Ida Mae Babbit, isn't that a great name?, is one likable character. She's dedicated to a fault, extremely hardworking, and overall a no nonsense type of person. She's not perfect which makes her even better.
When Ida Mea and her Relief Society Presidency learn that a family in their ward is suffering they set out to get the whole story. The family assures Ida Mae that they are fine, but Ida Mae knows they're lying.
And that sets into motion a hilarious scheme to gather information.
First the newly formed "Secret Sisters" plant just a video camera to see if the family has enough to eat. When that doesn't get them the information they want, they add audio only to get more than they bargained for-- there is something going on that shouldn't.

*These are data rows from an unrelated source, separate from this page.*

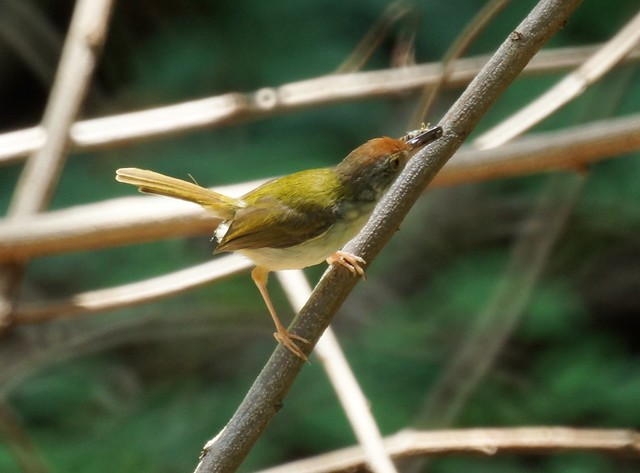 Common Tailorbird - Славка-портниха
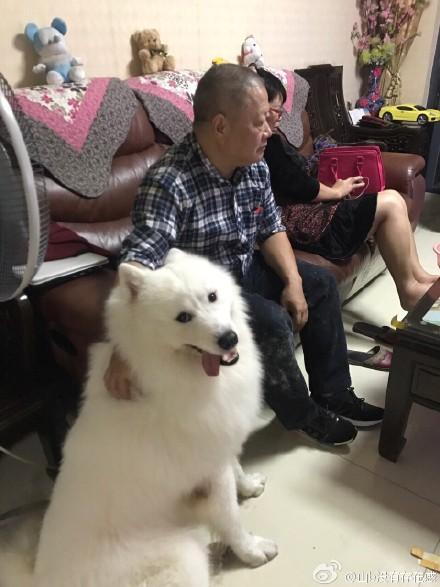 @沉�思:我爸在���昨夜干�嵬纯嗔�。
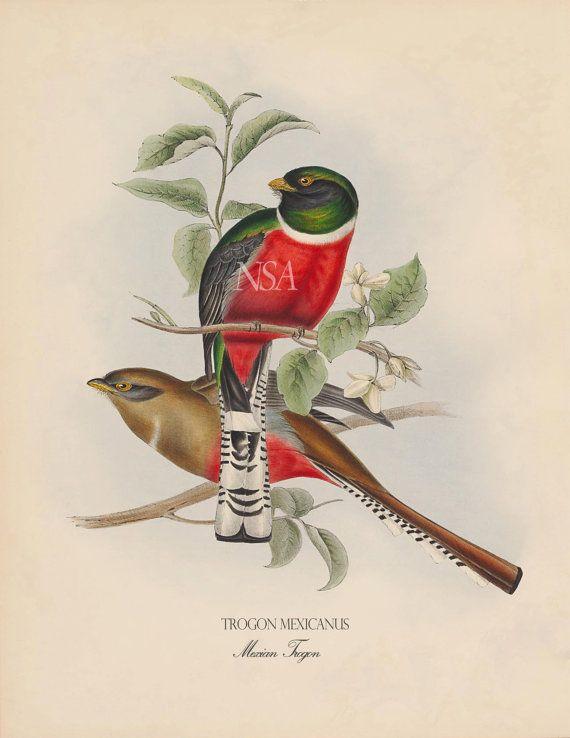 Antique Bird 8 x 10 Art Print Mexican Trogons by NaturalScienceArt, $9.99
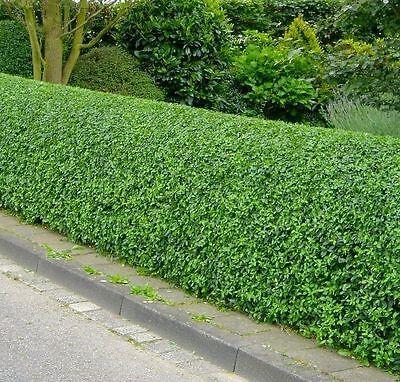70 Wild Privet Hedging Ligustrum Plants Hedge 40-60cm,Quick Growing Evergreen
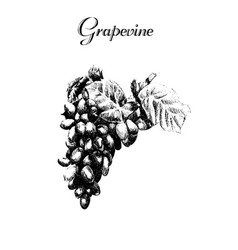 ink hand drawn vintage grapevine vintage fruit vector image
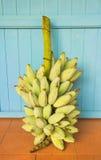 Bunch of bananas. Bunch of bananas on yellow wall Royalty Free Stock Photo
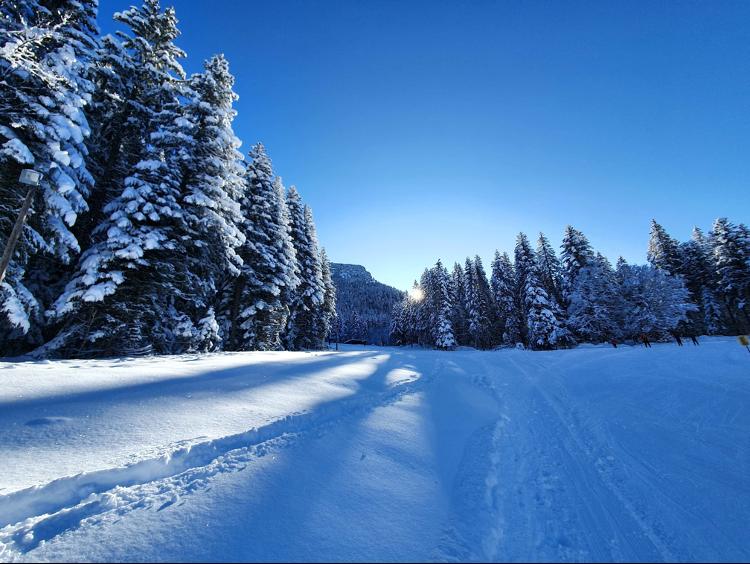 pistes de ski nordique du col de Porte en Chartreuse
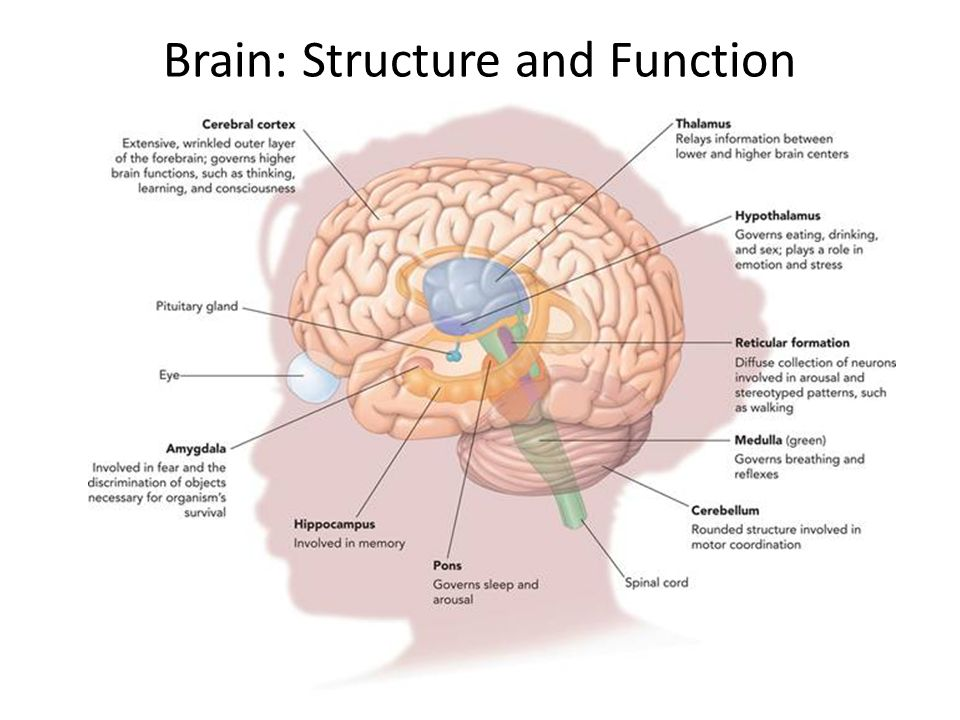 brain function Function of many organs within our body it also determines how we respond to stressful situations (such as taking a test anatomy of the brain figure 1.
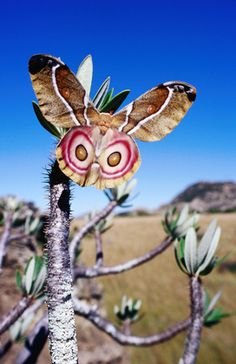 Did you see an Owl before you saw the moth? Moth in Isalo National Park, Madagascar by Karl Lehmann Beautiful Bugs, Beautiful Butterflies, Amazing Nature, Beautiful Creatures, Animals Beautiful, Madagascar, Moth Caterpillar, Bugs And Insects, Tier Fotos
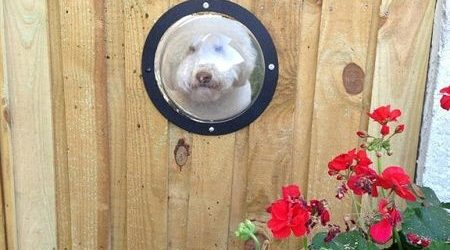 Dog lookout portal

To get to the bottom of the mystery, the "secret sisters" launch a whole new set of plans that include late-night patrols and planting a "spy" only to realize that they may have gotten themselves in over their heads.
Secret Sisters has a bevy of wonderful supporting characters that we can all relate to because we know someone like them. The way that each "Secret Sister" went about doing good was completly different and as the story progressed we, along with Ida Mae, we able to see the strengths of each sister and her service. But these characters were by non means without their faults, and maybe that is why I liked them so much. Their flaws somehow this increased their likability.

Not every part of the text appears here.